Almost immediately after he arrived at Camp Jackson, Private Constant found himself in the base hospital, sick with measles. Eight days later, at 4 p.m. on January 6, 1918, he died of a secondary infection, bronchial pneumonia.

Measles is a highly contagious airborne disease and no vaccine was available until 1963.   

Nine of 10 people who are not immune will catch measles if they share a living space with an infected person. Recruits from rural areas frequently lacked immunity, and were especially vulnerable in the crowded military camps. 

One North Carolina veteran recalled, “Do you know that we didn’t have any anesthetic, or any kind of medication to give the wounded, other than iodine and aspirin?” Antibiotics, used to treat pneumonia, did not become available until the 1940s.

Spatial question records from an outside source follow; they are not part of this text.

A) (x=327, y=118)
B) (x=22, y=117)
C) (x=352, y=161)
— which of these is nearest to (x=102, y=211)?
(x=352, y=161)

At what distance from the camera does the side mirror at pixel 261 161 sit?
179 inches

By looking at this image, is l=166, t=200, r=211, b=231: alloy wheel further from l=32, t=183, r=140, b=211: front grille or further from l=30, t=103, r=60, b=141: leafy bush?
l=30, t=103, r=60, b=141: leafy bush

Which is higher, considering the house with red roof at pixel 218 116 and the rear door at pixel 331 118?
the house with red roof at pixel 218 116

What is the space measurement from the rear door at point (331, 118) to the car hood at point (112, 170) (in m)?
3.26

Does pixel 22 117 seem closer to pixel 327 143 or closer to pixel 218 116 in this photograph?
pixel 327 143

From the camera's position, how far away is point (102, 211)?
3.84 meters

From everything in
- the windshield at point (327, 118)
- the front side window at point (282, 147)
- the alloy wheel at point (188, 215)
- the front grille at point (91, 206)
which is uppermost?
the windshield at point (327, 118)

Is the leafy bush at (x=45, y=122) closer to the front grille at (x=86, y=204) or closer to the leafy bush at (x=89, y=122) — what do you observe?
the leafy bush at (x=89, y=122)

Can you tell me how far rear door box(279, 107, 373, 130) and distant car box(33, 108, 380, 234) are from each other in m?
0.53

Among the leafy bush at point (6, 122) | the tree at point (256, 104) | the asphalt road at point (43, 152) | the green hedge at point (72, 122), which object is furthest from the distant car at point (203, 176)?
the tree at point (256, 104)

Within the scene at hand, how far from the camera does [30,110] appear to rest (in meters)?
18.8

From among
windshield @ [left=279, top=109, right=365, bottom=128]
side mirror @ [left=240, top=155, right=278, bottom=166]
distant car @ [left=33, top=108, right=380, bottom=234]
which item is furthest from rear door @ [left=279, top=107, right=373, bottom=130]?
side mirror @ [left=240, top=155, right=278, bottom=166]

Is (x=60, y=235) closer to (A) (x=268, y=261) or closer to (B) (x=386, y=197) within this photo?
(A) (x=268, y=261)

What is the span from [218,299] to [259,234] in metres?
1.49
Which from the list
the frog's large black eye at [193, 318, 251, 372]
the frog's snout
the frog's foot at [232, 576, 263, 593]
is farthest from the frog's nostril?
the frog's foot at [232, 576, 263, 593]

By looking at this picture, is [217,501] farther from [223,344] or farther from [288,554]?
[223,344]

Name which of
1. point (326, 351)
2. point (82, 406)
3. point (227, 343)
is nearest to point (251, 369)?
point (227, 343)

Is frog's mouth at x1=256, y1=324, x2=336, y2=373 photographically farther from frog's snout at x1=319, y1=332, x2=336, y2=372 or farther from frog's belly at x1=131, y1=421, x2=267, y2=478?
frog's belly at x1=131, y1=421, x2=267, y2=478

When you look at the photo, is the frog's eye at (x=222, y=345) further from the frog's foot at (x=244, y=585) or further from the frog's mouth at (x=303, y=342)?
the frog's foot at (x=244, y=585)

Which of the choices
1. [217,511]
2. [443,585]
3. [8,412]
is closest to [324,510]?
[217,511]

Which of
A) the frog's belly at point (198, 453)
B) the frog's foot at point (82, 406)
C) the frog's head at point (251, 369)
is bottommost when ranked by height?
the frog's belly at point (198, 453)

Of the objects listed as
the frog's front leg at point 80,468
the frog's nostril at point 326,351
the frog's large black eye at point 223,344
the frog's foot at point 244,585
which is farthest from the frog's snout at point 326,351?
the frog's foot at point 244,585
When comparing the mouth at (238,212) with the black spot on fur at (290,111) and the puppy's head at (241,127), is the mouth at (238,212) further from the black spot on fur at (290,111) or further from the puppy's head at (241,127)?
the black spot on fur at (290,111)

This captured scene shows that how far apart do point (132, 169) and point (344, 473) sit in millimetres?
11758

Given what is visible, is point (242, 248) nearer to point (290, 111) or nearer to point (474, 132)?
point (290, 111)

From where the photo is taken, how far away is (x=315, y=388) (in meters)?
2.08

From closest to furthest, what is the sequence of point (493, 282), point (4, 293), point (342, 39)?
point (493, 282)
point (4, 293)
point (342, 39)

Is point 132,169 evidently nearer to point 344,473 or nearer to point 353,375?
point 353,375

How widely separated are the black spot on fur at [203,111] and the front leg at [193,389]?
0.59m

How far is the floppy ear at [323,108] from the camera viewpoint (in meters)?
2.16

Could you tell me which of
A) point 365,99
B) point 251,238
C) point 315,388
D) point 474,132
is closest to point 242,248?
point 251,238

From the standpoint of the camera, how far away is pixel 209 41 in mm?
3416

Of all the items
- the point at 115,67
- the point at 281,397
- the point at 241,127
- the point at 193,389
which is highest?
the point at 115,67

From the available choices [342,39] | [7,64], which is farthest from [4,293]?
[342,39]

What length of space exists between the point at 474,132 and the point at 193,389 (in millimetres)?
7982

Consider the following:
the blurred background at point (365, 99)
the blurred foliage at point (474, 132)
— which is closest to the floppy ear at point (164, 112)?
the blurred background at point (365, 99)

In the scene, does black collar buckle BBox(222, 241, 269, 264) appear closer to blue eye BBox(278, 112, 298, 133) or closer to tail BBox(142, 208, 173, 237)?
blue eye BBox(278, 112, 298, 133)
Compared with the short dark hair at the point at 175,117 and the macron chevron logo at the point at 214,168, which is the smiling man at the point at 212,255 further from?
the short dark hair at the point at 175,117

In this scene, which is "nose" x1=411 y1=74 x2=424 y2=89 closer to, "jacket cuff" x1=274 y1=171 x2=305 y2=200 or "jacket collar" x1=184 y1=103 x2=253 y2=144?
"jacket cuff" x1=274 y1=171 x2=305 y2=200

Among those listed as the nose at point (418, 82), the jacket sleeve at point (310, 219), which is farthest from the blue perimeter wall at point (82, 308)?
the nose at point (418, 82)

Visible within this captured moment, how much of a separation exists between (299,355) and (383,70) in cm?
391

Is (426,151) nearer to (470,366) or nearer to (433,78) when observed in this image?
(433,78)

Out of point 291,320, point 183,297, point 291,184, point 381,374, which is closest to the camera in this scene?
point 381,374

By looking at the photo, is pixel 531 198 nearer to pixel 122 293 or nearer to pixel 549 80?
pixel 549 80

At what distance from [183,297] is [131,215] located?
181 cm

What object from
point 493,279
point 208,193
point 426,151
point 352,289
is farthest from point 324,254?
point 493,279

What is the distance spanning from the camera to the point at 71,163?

Many World War I deaths are attributed to pneumonia, but it was usually brought on by an illness: a bad cold, measles or the highly contagious and deadly “Spanish flu,” which attacked the respiratory system and struck down previously healthy young adults. There were 63,114 U.S. servicemen who died of disease in World War I, more than the 53,402 killed in combat. 

On January 8, 1918, just 13  days after he joined the Army, Private Constant was buried in the cemetery at Friendship Baptist Church, near his family home, just east of Saluda. A soldier’s headstone marks his grave.